About this exercise: Copy the stretch of the lean-thinking text from "Oh, and that" through "to remain dynamic.", swapping "focus group" for "workshop".

Text segment:
+---+

This culminates in huge frustration; a revolving door of broken coaches; and many a good employee finding a better organisation to work for. If you ran an employee survey at this point, the results would make for ugly reading – you’ve created a complete divide between worker reality and management ‘cloud cuckoo land’.

Oh, and that lean word? Well it became capitalised! LEAN…as if it were a thing. You’ve all forgotten that it was just a label thought up by John in a focus group merely to describe what the factory visit team saw.

Pause for reflection: Taiichi Ohno is considered to be the father of the Toyota Production System (TPS) but he didn’t want it to be written down3 (codified) because he wanted it to remain dynamic.

And as for that name:“Ohno did not call his innovation ‘lean’ – he didn’t want to call it anything. He could, perhaps foresee the folly of a label.” (John Seddon)

Caution: …and if you did this ‘under the skin’ (supposed) transformation within a service organisation, you may find (if you properly stood back to look at it!) that you’d totally f@ck$d it up!

Credit: The ‘Level 2’ principles jotted down above are the core of the 1996 book ‘Lean Thinking’ by Womack and Jones….which they wrote following their research in Japan. They explicitly set out 5 principles, with a foundational one implied (hence why I’ve labelled it as ‘principle nought’).

+---+

Source material:
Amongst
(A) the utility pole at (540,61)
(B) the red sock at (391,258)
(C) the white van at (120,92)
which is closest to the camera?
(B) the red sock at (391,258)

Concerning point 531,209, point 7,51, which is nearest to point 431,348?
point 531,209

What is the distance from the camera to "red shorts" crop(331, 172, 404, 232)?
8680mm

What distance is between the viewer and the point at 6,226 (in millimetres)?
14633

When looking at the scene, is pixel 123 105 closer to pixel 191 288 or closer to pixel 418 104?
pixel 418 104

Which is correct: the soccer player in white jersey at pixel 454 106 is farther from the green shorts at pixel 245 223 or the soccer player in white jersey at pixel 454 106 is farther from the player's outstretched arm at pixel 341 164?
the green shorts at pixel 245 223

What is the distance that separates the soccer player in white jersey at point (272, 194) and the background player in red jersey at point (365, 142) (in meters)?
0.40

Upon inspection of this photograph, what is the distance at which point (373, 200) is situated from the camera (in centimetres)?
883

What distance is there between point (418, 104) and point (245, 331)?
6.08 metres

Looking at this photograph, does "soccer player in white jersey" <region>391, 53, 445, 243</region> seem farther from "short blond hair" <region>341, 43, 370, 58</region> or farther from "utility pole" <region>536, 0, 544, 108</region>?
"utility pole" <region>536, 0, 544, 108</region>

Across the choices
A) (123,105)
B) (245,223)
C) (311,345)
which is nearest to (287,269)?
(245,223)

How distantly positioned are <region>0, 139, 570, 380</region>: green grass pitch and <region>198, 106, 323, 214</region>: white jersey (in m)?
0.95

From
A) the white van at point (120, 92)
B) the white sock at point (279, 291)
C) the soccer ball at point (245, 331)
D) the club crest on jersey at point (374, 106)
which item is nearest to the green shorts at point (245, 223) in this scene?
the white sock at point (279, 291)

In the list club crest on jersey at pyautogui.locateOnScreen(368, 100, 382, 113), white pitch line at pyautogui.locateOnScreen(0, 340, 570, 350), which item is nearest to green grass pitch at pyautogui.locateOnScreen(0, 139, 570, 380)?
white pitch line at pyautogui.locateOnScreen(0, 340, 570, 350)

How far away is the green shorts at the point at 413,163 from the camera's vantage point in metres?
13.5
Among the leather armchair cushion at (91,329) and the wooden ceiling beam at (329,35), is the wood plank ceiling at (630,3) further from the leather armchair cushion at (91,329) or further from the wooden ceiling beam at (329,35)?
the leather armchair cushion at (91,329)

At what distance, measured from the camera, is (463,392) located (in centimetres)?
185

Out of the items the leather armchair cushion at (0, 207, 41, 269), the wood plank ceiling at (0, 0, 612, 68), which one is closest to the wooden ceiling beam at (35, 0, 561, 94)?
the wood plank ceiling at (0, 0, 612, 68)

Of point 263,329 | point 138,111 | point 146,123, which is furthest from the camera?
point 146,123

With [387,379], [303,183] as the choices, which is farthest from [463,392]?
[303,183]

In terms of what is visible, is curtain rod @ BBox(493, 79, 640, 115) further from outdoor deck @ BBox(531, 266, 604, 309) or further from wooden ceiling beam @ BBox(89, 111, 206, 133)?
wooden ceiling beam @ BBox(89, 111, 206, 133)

+---+

Response to the task:
Oh, and that lean word? Well it became capitalised! LEAN…as if it were a thing. You’ve all forgotten that it was just a label thought up by John in a workshop merely to describe what the factory visit team saw.

Pause for reflection: Taiichi Ohno is considered to be the father of the Toyota Production System (TPS) but he didn’t want it to be written down3 (codified) because he wanted it to remain dynamic.